Posted on Mon, Dec 29, 2014
Physicians Reminded of Ethical Obligations Regarding Torture

Should only perform assessments of detainees to determine need for care, provide care

TUESDAY, Dec. 16, 2014 (HealthDay News) -- With the issuing of the new U.S. Senate report on interrogations, the American Medical Association (AMA) is reminding physicians of their ethical obligations relating to torture and interrogation.

As part of the AMA Code of Medical Ethics, physicians must oppose and must not participate in torture, including providing or withholding services, substances, or knowledge to facilitate practice of torture; should only treat individuals when it is in the patient's best interest, and not to verify health so that torture can occur; and should help provide support for victims of torture. Furthermore, during interrogation, physicians should avoid being involved in use of coercion.
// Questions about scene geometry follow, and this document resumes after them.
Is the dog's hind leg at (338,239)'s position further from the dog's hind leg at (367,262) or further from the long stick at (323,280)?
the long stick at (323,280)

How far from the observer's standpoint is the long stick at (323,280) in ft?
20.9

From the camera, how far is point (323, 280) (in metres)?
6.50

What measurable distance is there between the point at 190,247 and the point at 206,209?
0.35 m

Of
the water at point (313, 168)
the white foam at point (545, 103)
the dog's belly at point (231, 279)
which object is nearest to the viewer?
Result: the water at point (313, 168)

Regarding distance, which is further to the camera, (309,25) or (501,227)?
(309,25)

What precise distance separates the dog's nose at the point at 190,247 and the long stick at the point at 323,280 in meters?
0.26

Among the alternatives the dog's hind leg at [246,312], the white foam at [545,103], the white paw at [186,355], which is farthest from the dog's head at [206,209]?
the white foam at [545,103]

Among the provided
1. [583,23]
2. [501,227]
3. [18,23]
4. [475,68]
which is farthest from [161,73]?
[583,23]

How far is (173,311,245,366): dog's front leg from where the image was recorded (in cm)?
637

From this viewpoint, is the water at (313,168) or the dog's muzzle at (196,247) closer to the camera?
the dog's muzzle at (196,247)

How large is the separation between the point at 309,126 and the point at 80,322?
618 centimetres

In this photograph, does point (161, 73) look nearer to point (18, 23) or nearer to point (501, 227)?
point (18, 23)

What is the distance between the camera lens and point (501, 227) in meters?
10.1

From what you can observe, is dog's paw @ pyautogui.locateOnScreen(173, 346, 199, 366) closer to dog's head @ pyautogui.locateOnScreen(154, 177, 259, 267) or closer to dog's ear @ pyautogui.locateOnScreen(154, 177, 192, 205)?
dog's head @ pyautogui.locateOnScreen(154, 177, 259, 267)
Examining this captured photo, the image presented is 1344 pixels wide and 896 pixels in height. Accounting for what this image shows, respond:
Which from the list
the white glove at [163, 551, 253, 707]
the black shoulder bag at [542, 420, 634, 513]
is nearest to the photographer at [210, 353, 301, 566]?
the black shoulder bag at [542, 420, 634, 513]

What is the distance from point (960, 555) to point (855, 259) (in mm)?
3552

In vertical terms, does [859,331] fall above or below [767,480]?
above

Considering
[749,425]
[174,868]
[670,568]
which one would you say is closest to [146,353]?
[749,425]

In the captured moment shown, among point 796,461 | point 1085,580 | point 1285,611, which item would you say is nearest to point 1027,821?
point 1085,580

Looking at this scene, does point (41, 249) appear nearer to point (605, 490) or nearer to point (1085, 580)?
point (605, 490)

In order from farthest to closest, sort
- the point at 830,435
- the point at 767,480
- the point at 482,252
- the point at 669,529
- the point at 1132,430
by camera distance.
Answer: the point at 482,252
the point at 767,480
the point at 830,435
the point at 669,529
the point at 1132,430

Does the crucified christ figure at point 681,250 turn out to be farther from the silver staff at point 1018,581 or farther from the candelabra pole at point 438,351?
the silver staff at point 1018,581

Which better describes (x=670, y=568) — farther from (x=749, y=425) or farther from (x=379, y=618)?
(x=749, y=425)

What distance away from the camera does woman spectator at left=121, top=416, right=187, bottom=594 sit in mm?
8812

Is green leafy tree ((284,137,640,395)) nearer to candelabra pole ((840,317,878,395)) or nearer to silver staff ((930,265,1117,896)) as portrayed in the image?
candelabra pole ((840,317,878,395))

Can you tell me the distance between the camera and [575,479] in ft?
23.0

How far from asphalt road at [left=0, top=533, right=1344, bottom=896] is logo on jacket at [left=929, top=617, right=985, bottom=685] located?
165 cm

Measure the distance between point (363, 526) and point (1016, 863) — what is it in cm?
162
Under the Code of Medical Ethics Opinion E-2.0.68, physicians have five ethical obligations: (1) to perform physical and mental assessments of detainees only to determine if there is a need for medical care and provide this care; (2) not to participate in interrogations; (3) not to monitor interrogations; (4) not to participate in developing effective interrogation strategies; and (5) to report their observations to the appropriate authorities.

"We firmly believe that U.S. policies on detainee treatment must comport with the AMA's Code of Medical Ethics and the World Medical Association's Declaration of Tokyo, which forcefully state medicine's opposition to torture or coercive interrogation and prohibit physician participation in such activities," AMA President Robert M. Wah, M.D., said in a statement.